**PAGE EXCERPT**:
• • • • •
Inaash’s in-house designers work alongside local and international artists and designers to adapt traditional motifs and patterns to twenty-first-century aesthetics in the form of signature shawls embroidered on handwoven najaf wool or silk fabric, najaf abayas and jackets, contemporary clutch bags, tableware, and a large range of cushions. These products are exhibited and resold locally, regionally, and internationally in Jordan and Egypt, throughout the Gulf (Abu Dhabi, Bahrain, Dubai, Kuwait, and Saudi Arabia), in Europe (including London, Paris, and Hamburg), and in the United States.
Internationally known Lebanese designers who have worked with Inaash include Nada Debs, Rabih Keyrouz, and Mira Hayek. Interior designer May Daouk has long cooperated with Inaash to produce outstanding new cushion designs, embroidered by Inaash, including for a highly successful exhibition and sale of cushions at the John Rosselli Gallery in New York.
In addition, Omar Joseph Nasser-Khoury, a Palestinian embroidery expert and fashion designer from Jerusalem/Birzeit has worked intermittently with Inaash since 2009. His work focuses on historical textiles and dressmaking techniques from Palestine. A graduate of the London College of Fashion, Omar’s first design for Inaash was a crinkled (shambar-style) silk shawl. Omar Joseph says that his first encounter with an Inaash embroidered najaf shawl in 2005 was one of the main reasons he decided to study fashion and pursue a career researching embroidery and textiles from Palestine. A jacket embroidered by Inaash from his first collection was acquired by the British Museum in London in 2011; it is one of the first fashion items the museum acquired.
Twelve Windows
The Twelve Windows installation, a collaboration between Inaash and the internationally recognized Palestinian artist Mona Hatoum, comprises twelve exquisitely embroidered panels conceived as a museum installation. Researched and designed by veteran Inaash co-founder Malak Al Husseini Abdelrahim, each panel represents through its motifs and patterns a key region of Palestine, and together they form a visual map of Palestine through the medium of its long-standing tradition of embroidery. In Hatoum’s hands the panels are transformed into a brilliant metaphor for Palestinian life under occupation. The installation has been exhibited in prestigious venues, including Kunstmuseum, St. Gallen, Switzerland; the Alexander and Bronin Gallery, New York City, USA; the 2015 Arts of the Islamic World Gala at the Museum of Fine Arts, Houston, USA; and in major Hatoum Restrospectives at Le Centre Pompidou, Paris, France, and Tate Modern, London, UK.
• • • • •
**TASK SET**:
1 > Render this sentence from the passage on Inaash's embroidery collaborations into French: "Internationally known Lebanese designers who have worked with Inaash include Nada Debs, Rabih Keyrouz, and Mira Hayek."
2 > Pick up the passage on Inaash's embroidery collaborations after its final sentence and carry it further.

**SOURCE DATA**:
• • • • •
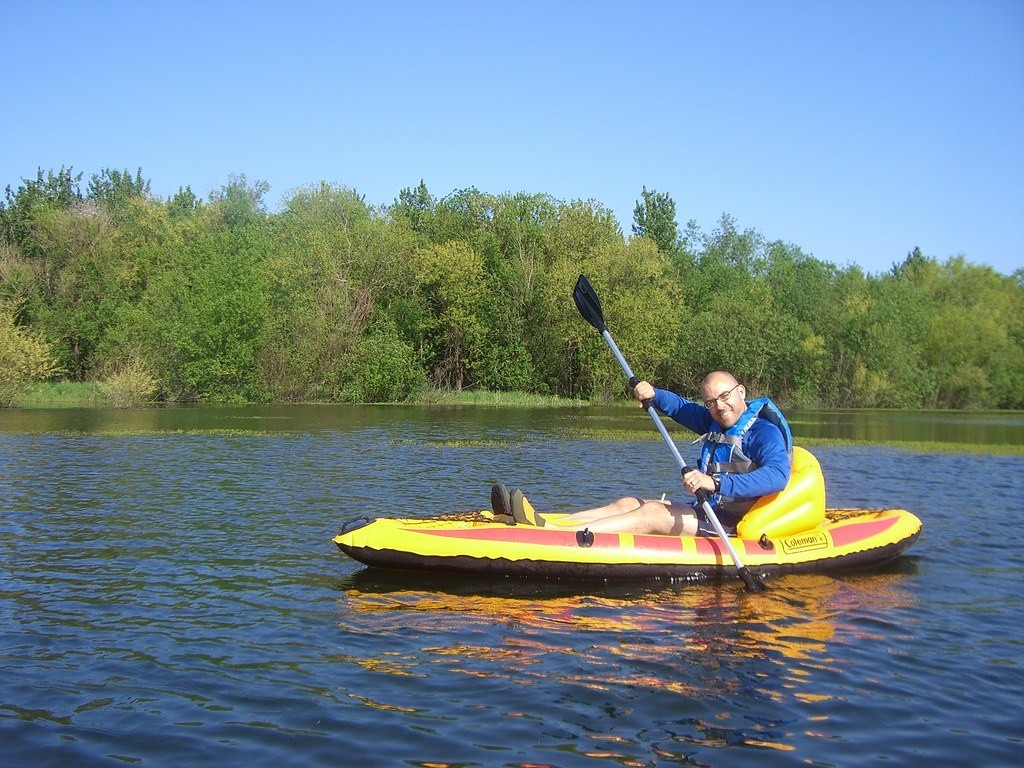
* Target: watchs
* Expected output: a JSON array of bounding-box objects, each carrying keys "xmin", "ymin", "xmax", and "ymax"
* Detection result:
[{"xmin": 712, "ymin": 474, "xmax": 720, "ymax": 494}]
• • • • •
**ANSWERS TO THE EXERCISE**:
1 > Parmi les créateurs libanais de renommée internationale ayant travaillé avec Inaash figurent Nada Debs, Rabih Keyrouz et Mira Hayek.

2 >
Through this high-profile project and the outstanding quality of its 50-plus-year output, Inaash has remained true to its original mission of empowering Palestinian women refugees and safeguarding their cultural heritage. Together, Inaash and its artisans continue to inform the world of a skill and tradition that goes back centuries but is still vibrant, potent, and relevant today.
Kindly check the Inaash website www.inaash.org for further information, and visit Instagram at inaashassociation to learn more about Inaash products.
Jamileh and Nazmieh Salim – A Personal Story from Inaash
Jamileh and Nazmieh Salim are two of six sisters who embroider for Inaash. Their story is emblematic of thousands of Palestinians displaced by Israel in 1948, and later in 1967. It also encapsulates the lives of hundreds of women who have embroidered for Inaash during the last almost 50 years.
Born in Fureidis, a village near Haifa in Palestine, their parents fled their home in face of Israeli aggression in 1948. They headed first to the town of Nabatiyyeh in South Lebanon, believing that they would return home soon. Later they moved to the poetically named Tel ez-Zaater (Hill of Thyme), then the largest Palestinian refugee camp in Beirut. Ten children were born before disaster struck. The camp was razed in 1976, during the Lebanese Civil War, when a bitter massacre wiped out thousands of Palestinian lives.
The Salim family fled once more, this time to Mar Elias, a camp on the other side of Beirut where they still live. To this day they have no idea what happened to their father who disappeared during the fighting. “Our mother raised us,” says Jamileh. “It was not easy to provide for ten children. She cooked for an aid organization and cleaned a school close to the camp. As kids we used to help her. She used to tell us about our home village of Fureidis (from the Arabic, meaning Garden of Eden). To me it seemed like paradise and I longed to go there.”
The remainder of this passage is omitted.